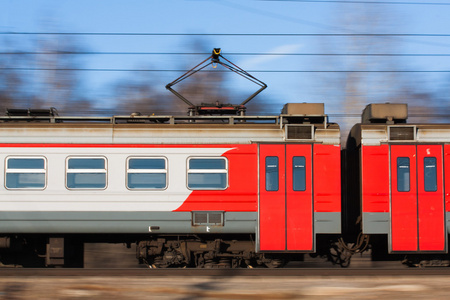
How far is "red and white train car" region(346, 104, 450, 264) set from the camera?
1094cm

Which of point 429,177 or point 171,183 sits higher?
point 429,177

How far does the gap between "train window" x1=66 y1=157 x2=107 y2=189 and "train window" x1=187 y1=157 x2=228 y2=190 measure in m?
1.83

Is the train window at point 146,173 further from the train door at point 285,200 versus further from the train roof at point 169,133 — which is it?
the train door at point 285,200

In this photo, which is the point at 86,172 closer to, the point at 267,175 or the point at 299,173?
the point at 267,175

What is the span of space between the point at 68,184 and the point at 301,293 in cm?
550

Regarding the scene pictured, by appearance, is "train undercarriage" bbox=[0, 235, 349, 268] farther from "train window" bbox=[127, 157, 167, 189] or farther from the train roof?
the train roof

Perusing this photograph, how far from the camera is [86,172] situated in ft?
36.0

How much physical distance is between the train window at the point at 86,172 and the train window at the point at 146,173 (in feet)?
1.84

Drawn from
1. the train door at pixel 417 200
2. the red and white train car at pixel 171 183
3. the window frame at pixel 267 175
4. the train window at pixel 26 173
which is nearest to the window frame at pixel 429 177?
the train door at pixel 417 200

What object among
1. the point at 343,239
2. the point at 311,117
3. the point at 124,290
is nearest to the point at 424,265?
the point at 343,239

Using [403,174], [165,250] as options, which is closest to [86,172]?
[165,250]

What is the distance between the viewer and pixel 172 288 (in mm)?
8312

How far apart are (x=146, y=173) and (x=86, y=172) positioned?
1.25 m

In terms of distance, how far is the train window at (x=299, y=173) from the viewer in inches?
433
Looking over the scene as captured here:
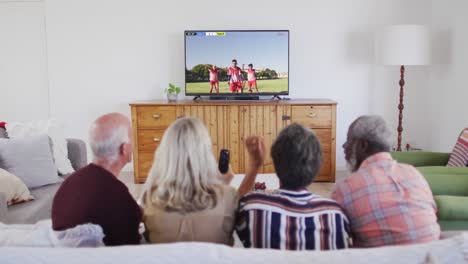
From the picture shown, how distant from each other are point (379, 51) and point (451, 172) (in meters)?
2.18

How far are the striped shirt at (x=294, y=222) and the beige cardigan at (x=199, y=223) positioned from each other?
6 centimetres

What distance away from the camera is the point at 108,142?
183cm

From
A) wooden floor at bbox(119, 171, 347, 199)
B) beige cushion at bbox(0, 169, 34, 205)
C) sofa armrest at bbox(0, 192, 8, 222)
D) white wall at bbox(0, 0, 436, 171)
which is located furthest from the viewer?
white wall at bbox(0, 0, 436, 171)

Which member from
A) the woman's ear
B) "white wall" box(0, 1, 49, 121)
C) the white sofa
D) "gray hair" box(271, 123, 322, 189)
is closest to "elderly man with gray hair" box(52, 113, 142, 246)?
the white sofa

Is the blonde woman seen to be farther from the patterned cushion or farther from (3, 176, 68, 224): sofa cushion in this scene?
the patterned cushion

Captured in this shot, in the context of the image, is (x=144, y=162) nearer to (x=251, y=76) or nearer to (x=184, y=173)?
(x=251, y=76)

### Exercise description:
Copy all of the data above word for word, leaving out the pictures.

### Answer:
How far is "red and white train car" region(346, 104, 450, 264) set from the camera?
1094cm

Which of point 429,177 or point 171,183 sits higher?
point 429,177

How far does the gap between "train window" x1=66 y1=157 x2=107 y2=189 and "train window" x1=187 y1=157 x2=228 y2=190 measure in m?
1.83

Is the train window at point 146,173 further from the train door at point 285,200 versus further from the train roof at point 169,133 — which is it?
the train door at point 285,200

In this photo, which is the point at 86,172 closer to, the point at 267,175 or the point at 299,173?
the point at 267,175

What is the span of space between the point at 68,184 and the point at 301,293 in cm?
550

Regarding the scene pictured, by appearance, is "train undercarriage" bbox=[0, 235, 349, 268] farther from "train window" bbox=[127, 157, 167, 189] or farther from the train roof?
the train roof

Perusing this photograph, how far from the camera is [86,172] situated in ft?
36.0

How much physical distance is between the train window at the point at 86,172 and the train window at the point at 146,173 (in feet)?
1.84

Drawn from
1. the train door at pixel 417 200
2. the red and white train car at pixel 171 183
3. the window frame at pixel 267 175
4. the train window at pixel 26 173
which is nearest to the window frame at pixel 429 177?
the train door at pixel 417 200

What object among
1. the point at 343,239
2. the point at 311,117
3. the point at 124,290
is nearest to the point at 424,265?
the point at 343,239

Using [403,174], [165,250] as options, which is closest to [86,172]?
[165,250]

What is the distance between the viewer and pixel 172 288 (in mm)?
8312

How far apart are (x=146, y=173) and (x=86, y=172) positioned?
1.25 m

In terms of distance, how far is the train window at (x=299, y=173) from the viewer in inches?
433
Looking over the scene as captured here:
From the picture shown, how distant from each other are point (379, 51) and point (451, 172) (in meters)?
2.18

How far are the striped shirt at (x=294, y=222) and the beige cardigan at (x=199, y=223) positioned from each other?
6 centimetres

What distance away from the camera is the point at 108,142?
183cm

From
A) wooden floor at bbox(119, 171, 347, 199)
B) beige cushion at bbox(0, 169, 34, 205)
C) sofa armrest at bbox(0, 192, 8, 222)
D) white wall at bbox(0, 0, 436, 171)
which is located furthest from the viewer?
white wall at bbox(0, 0, 436, 171)

Which member from
A) the woman's ear
B) "white wall" box(0, 1, 49, 121)
C) the white sofa
D) "gray hair" box(271, 123, 322, 189)
is closest to "elderly man with gray hair" box(52, 113, 142, 246)?
the white sofa

Is the blonde woman seen to be farther from the patterned cushion or farther from (3, 176, 68, 224): sofa cushion in this scene?
the patterned cushion

Captured in this shot, in the context of the image, is (x=144, y=162) nearer to (x=251, y=76) or nearer to (x=184, y=173)?
(x=251, y=76)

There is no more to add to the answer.